Work to be completed:
Every entry that follows should be output exactly, and every image in it left out.

╔══

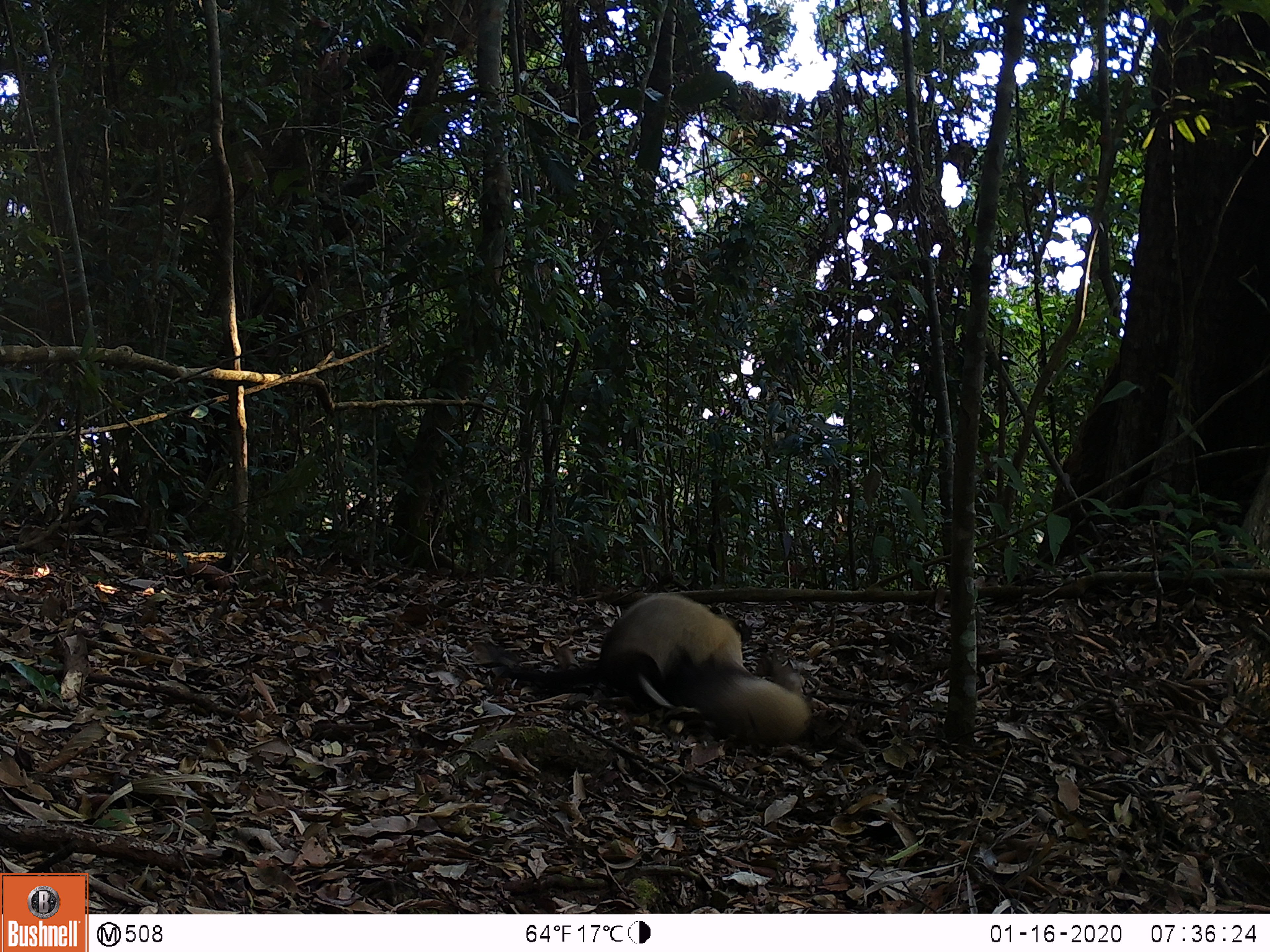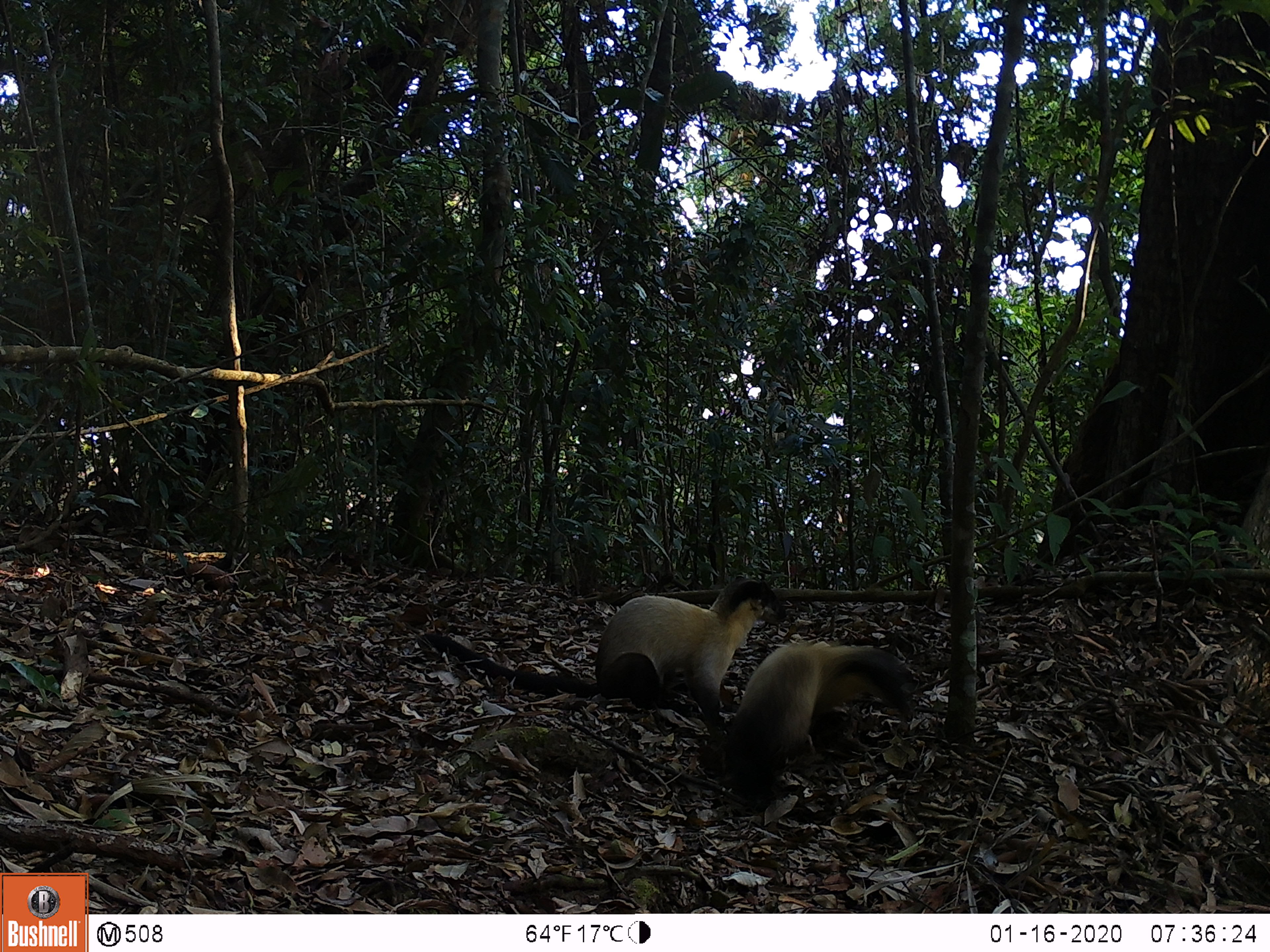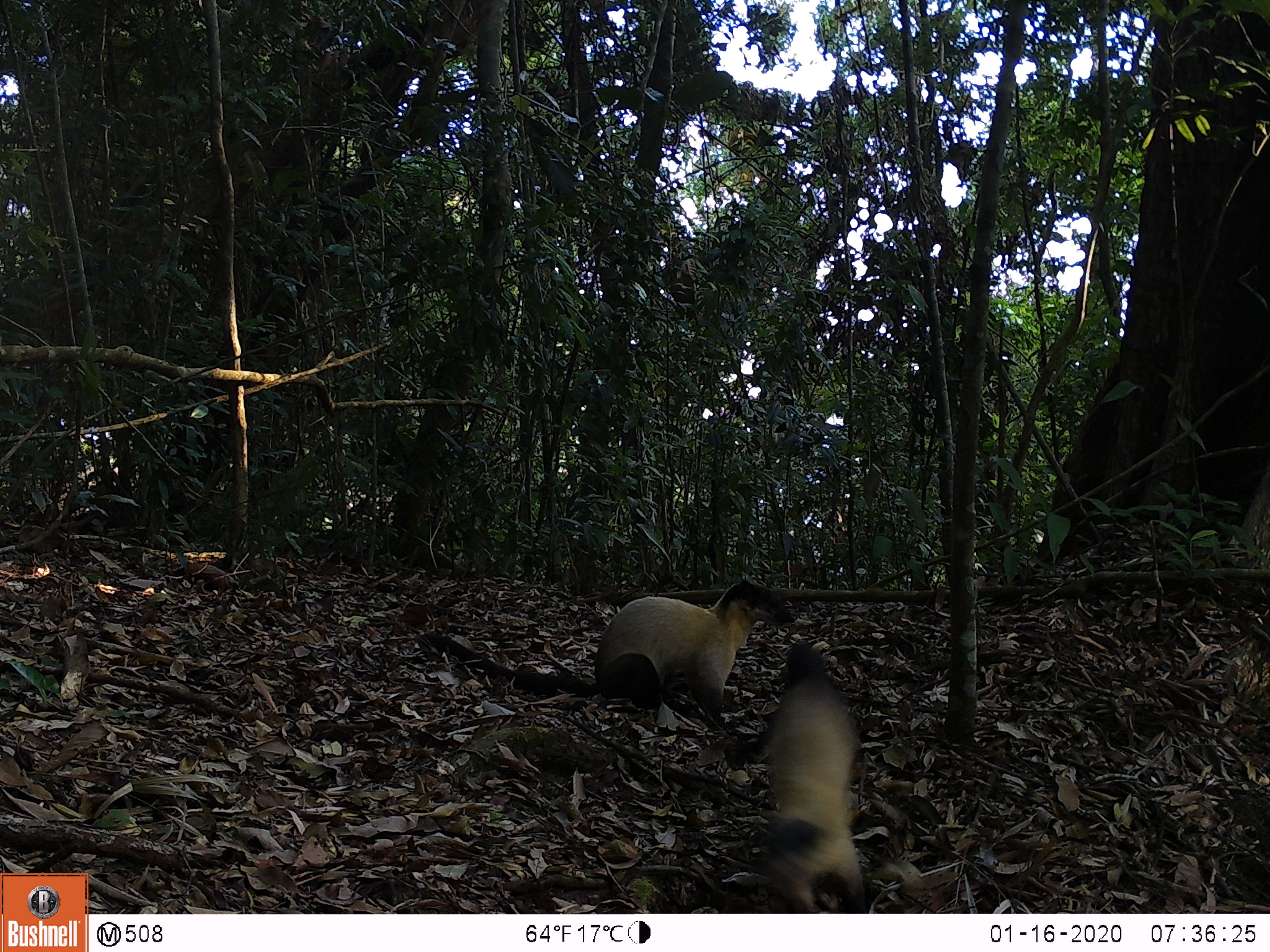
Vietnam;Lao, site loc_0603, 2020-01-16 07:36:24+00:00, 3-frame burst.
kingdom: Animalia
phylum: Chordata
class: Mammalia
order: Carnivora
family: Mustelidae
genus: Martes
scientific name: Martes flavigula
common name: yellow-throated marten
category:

╚══

Written answer:
Vietnam;Lao, site loc_0603, 2020-01-16 07:36:24+00:00, 3-frame burst.
kingdom: Animalia
phylum: Chordata
class: Mammalia
order: Carnivora
family: Mustelidae
genus: Martes
scientific name: Martes flavigula
common name: yellow-throated marten
category:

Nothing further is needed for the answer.